1: Why can't you just reverse the direction on the motor and use normal props for a pusher? Seems like that would reverse the thrust in the same way a push prop does. I guess this works but I want someone else to tell me its ok before I throw something in the air like this and learn the hard way.

2: Why are all the prop-n-slot planes I see pushers? I can't see where this would matter too much. Maybe the pusher prop is better because it pushed into the plane instead of pulling away from it? Just for how easy it is to build and brace?

Thanks for your time. There will be many many more questions from me in the near future.
 
#2
1: Yeah, that's fine. I think most do reverse the direction of the motor and use normal props.
2: I think most prop in slot planes are pusher because the motor has weight and allows the balancing of the plane to be easier. Also wiring of the motor to the receiver and Battery is easier since you do not have to route the wire around the slot.
 

OutcastZeroOne

Fly, yes... Land, no
#4
1: Why can't you just reverse the direction on the motor and use normal props for a pusher? Seems like that would reverse the thrust in the same way a push prop does.

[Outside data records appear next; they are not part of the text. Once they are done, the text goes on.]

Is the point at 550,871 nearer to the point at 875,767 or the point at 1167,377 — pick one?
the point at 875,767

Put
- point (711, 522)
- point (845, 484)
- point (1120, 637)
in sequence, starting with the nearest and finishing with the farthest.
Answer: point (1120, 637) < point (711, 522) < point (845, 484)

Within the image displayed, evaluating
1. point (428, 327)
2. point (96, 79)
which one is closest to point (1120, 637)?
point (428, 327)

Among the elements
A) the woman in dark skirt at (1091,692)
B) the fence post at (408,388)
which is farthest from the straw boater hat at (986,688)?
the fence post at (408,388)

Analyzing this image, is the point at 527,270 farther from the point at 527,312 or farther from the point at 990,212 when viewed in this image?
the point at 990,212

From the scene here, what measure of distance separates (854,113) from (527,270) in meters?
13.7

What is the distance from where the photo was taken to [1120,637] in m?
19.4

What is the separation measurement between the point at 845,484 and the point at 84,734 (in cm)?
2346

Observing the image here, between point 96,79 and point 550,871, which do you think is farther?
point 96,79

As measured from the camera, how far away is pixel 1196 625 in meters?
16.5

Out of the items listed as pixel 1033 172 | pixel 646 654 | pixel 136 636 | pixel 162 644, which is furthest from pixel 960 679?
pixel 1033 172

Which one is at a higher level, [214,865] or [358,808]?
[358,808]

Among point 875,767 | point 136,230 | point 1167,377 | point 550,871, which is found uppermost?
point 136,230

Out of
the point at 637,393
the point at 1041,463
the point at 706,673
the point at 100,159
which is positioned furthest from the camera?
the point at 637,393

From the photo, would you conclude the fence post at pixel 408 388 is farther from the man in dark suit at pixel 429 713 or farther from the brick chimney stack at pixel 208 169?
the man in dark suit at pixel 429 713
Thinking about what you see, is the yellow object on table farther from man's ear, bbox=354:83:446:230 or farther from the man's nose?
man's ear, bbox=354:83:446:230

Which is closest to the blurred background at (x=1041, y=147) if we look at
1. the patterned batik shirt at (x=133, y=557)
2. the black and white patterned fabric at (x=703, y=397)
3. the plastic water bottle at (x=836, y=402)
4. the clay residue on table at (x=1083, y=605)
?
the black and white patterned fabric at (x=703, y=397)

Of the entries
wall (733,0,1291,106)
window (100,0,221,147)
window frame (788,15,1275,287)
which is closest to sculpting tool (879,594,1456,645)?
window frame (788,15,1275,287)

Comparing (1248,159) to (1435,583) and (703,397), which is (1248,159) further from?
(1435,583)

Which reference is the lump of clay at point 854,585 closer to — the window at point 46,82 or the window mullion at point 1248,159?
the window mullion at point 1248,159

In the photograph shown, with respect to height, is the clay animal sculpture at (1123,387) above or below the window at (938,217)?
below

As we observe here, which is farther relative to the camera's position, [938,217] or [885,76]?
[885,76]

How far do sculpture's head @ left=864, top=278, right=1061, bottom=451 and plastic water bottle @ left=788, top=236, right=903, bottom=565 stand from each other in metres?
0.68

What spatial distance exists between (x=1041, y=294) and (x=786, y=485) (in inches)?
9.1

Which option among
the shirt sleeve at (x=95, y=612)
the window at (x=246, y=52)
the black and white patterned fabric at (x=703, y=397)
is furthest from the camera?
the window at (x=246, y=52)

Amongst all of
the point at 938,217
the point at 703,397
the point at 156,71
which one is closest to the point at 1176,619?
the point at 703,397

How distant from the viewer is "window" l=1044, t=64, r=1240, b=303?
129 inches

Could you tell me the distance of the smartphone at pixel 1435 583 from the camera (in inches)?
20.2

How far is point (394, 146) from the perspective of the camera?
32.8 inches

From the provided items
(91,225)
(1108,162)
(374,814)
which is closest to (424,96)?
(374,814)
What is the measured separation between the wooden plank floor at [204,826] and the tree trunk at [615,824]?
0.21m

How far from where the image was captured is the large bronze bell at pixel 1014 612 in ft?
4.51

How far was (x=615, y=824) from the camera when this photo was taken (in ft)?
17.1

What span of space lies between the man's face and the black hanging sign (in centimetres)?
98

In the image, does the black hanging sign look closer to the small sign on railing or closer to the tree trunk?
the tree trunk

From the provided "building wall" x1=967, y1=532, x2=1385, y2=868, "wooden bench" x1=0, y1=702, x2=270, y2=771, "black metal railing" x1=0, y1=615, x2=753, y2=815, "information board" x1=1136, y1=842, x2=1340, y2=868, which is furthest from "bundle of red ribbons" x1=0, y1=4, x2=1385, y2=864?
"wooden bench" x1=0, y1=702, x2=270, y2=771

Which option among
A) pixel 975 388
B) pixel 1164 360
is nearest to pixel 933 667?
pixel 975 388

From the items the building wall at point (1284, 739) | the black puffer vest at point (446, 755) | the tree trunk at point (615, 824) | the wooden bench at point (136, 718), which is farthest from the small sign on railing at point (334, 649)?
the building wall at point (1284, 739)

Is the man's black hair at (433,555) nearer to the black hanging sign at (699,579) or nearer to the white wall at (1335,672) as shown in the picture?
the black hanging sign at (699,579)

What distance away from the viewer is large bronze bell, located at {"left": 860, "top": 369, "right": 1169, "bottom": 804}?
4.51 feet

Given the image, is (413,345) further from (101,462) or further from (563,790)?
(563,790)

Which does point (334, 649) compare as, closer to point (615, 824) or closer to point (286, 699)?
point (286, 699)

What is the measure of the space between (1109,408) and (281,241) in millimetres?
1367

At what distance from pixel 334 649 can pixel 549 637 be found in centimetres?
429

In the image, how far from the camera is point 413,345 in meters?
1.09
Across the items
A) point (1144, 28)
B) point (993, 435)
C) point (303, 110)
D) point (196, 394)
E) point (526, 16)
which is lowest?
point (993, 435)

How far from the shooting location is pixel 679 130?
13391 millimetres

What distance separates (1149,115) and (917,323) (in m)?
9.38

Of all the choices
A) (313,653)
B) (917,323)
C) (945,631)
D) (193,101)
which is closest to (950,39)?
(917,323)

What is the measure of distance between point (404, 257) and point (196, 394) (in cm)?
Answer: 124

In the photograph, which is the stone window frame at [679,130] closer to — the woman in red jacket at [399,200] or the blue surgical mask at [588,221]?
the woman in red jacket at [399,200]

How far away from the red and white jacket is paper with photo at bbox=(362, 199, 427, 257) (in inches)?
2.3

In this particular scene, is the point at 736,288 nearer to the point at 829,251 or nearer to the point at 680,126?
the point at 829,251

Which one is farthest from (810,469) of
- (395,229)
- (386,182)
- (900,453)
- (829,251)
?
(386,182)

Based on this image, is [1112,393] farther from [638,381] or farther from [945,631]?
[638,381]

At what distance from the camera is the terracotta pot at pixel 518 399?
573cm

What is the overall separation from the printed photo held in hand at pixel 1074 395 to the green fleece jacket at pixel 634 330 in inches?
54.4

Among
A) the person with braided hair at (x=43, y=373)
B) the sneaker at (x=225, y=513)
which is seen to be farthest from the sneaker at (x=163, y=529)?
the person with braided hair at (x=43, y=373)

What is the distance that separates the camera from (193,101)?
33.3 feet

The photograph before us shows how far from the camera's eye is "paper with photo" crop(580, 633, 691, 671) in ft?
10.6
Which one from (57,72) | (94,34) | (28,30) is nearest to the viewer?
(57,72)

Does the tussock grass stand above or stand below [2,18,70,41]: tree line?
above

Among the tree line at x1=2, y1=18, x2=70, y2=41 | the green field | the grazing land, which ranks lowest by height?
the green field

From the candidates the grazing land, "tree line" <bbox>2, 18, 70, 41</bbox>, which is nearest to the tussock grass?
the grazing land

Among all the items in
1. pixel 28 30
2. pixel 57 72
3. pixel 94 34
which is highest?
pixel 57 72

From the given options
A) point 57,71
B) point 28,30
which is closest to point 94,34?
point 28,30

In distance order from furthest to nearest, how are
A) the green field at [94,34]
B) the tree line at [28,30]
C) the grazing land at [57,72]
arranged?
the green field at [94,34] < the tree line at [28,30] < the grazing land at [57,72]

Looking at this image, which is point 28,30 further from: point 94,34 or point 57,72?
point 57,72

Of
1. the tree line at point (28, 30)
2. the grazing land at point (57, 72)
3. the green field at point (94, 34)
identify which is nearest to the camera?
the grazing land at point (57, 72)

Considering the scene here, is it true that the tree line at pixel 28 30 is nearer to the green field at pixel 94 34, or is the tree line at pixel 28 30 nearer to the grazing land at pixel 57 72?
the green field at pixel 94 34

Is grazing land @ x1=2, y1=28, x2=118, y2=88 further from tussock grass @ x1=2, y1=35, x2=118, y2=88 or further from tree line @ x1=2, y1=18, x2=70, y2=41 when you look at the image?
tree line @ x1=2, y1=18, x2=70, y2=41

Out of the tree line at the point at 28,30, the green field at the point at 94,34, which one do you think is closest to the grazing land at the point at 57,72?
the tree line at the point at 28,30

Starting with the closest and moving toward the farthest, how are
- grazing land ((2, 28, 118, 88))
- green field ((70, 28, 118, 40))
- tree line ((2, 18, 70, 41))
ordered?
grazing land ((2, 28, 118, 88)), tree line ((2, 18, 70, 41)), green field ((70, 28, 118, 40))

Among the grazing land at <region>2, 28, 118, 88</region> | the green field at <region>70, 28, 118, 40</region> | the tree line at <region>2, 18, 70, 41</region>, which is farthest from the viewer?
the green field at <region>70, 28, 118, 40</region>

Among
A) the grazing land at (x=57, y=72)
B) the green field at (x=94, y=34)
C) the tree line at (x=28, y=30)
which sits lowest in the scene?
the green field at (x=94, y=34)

I guess this works but I want someone else to tell me its ok before I throw something in the air like this and learn the hard way.
The propeller is designed to move air in one direction. If you look at a prop, most will have writing on them. That writing is ment to face in the direction of travel. So to simple revers the motors direction isnt enough, you must also flip the pro around so that it effetiantly moves the air.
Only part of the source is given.